The general condition of the patient is satisfactory, the position in bed is active. Normostenic physique, moderate nutrition. The skin is clean, pale pink in color. There is a postoperative scar (appendectomy) in the right iliac region. Dermographism pink. Nail and hair growth is unchanged. The oral mucosa is pink, the tongue is of normal size, slightly coated with a yellow coating.

The respiratory rate is 16 per minute, the percussion sound over the lungs is clear pulmonary. Breathing is vesicular, there are no pathological sounds. The pulse is rhythmic, 78 beats per minute, satisfactory filling, blood pressure 130/80. The boundaries of the heart are not expanded, the tones are clear and pure.

The abdomen is soft, slightly painful in the iliac regions. The liver and spleen are not enlarged. Symptoms of irritation of the peritoneum, Georgivsky-Mussi, Ortner, Mayo-Robson, Shchetkin-Blumberg and Pasternatsky are negative.

Description of the lesion

On the labia majora and minora, there is a symmetrical monomorphic rash in the form of papules up to 5 mm in diameter, brownish-red in color, painless, and no peripheral growth. Some papules ulcerate with the formation of small ulcers with purulent discharge, painful. The inguinal lymph nodes are enlarged on both sides, up to 3 cm in diameter, painless on palpation, mobile, not fused with surrounding tissues.

This disease has affected Europe more than any other. But, despite this, not a single novel is dedicated to it, as Albert Camus did regarding the plague. Syphilis was an “unappetizing” and secret disease. You could live with it for a long time, and ulcers could be powdered and lubricated with mercury ointment. But before the invention of penicillin, it was impossible to defeat this disease.

In the nineteenth century, to be considered a genius, you had to have syphilis.

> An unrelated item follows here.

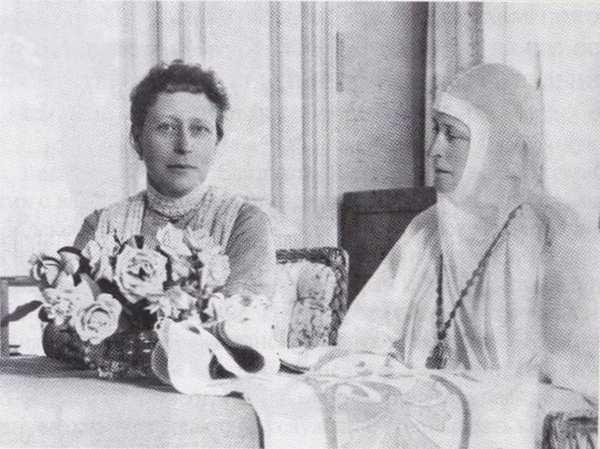 Принцесса Виктория Баттенбергская в гостях у великой княгини Елизаветы Федоровны в Марфо-Мариинской обители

Gustav Flaubert, Baudelaire, Daudet, Guy de Maupassant, and Jules de Goncourt received the heroic badge of courage. Were there other great writers who managed to avoid this? “If they were, they turned out to be homosexuals,” wrote Julian Barnes in his book Flaubert’s Parrot.

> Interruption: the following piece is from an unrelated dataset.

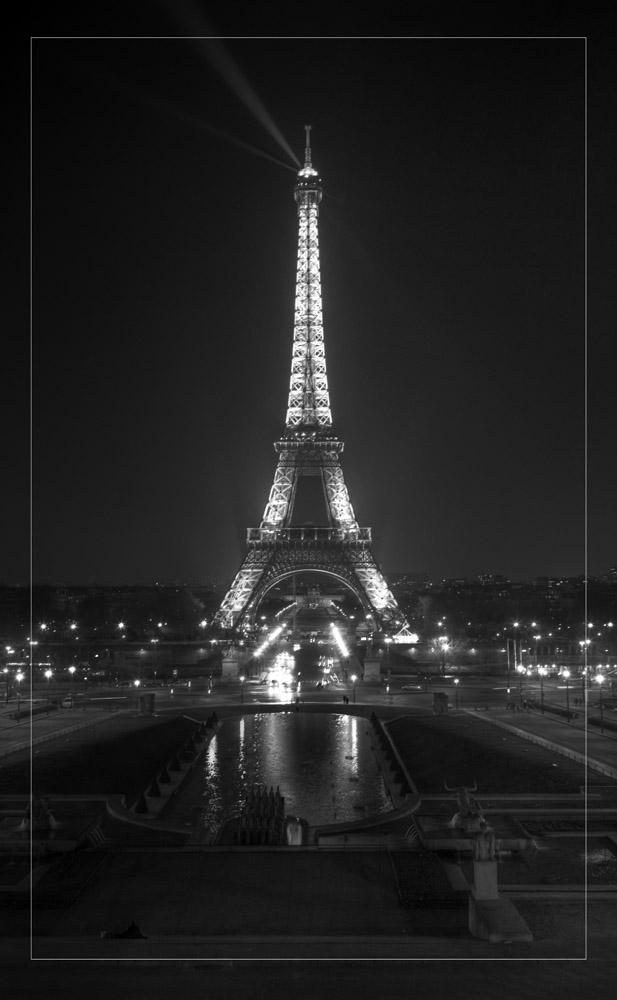 Eiffel-18_5x30.jpg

Charles Baudelaire, Schubert and Karen Blixen were diagnosed absolutely accurately. This disease entailed a number of other diseases, profound changes in the psyche and premature death of Mozart, Beethoven, Edgar Allan Poe, Heine, Chopin, Van Gogh, Flaubert, Maupassant and Nietzsche. Questions about whether Beethoven actually died from poisoning, Mozart from kidney failure, and Poe from something else altogether failed to dispel speculation around syphilis.

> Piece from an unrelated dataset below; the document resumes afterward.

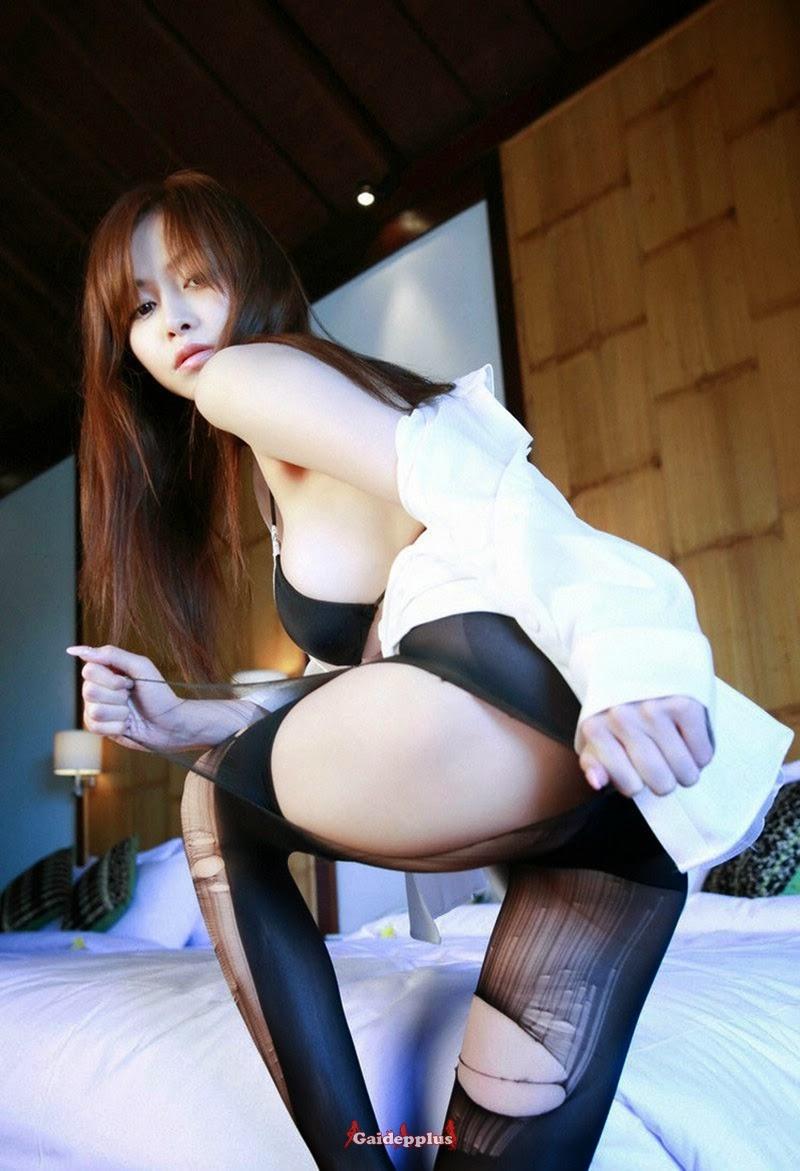 Japanese Beautiful Girl Showing Hot Body With Bikini -4461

And doesn’t Schubert’s “Death and the Maiden” talk about the feeling of a sick person who hopes for death as a savior from torment? Isn’t Baudelaire’s poem “The Sick Muse” dedicated to illness, which plays the role of a muse? Didn’t the creator of “The Flowers of Evil” himself create in this poem the medical history of an entire era? AIDS also provoked a similar wave of works, but much more overt: in novels, films, musicals, songs, the disease was blamed and placed on a pedestal.

The Italian physician Girolamo Fracastoro in 1530, in his poem in Latin, gave the name to this disease, describing the terrible ulcers that eat the body of the victim - a shepherd named Syphilis. He also attributed the origin of this disease to France, where it spread after the war of 1495. Since then, syphilis began to be called the “French disease” not only in Italy. This indicates, first of all, that syphilis was considered a disease of others, anyone, but not their own. It’s the same with AIDS: the disease was seen where they felt guilty.

In the educated and wealthy countries of Europe they spoke of Lues venerea (love epidemic), using this particular Latin name, which unambiguously placed the disease in the paradigm of sin and punishment. Even the hero of Grimmelshausen’s novel Simplicissimus, a pioneer of sexual tourism in Paris, was worried that “he had caught the French disease, and his whole body was covered with spots,“ like a tiger “…”. But he was lucky - it was just ordinary chickenpox.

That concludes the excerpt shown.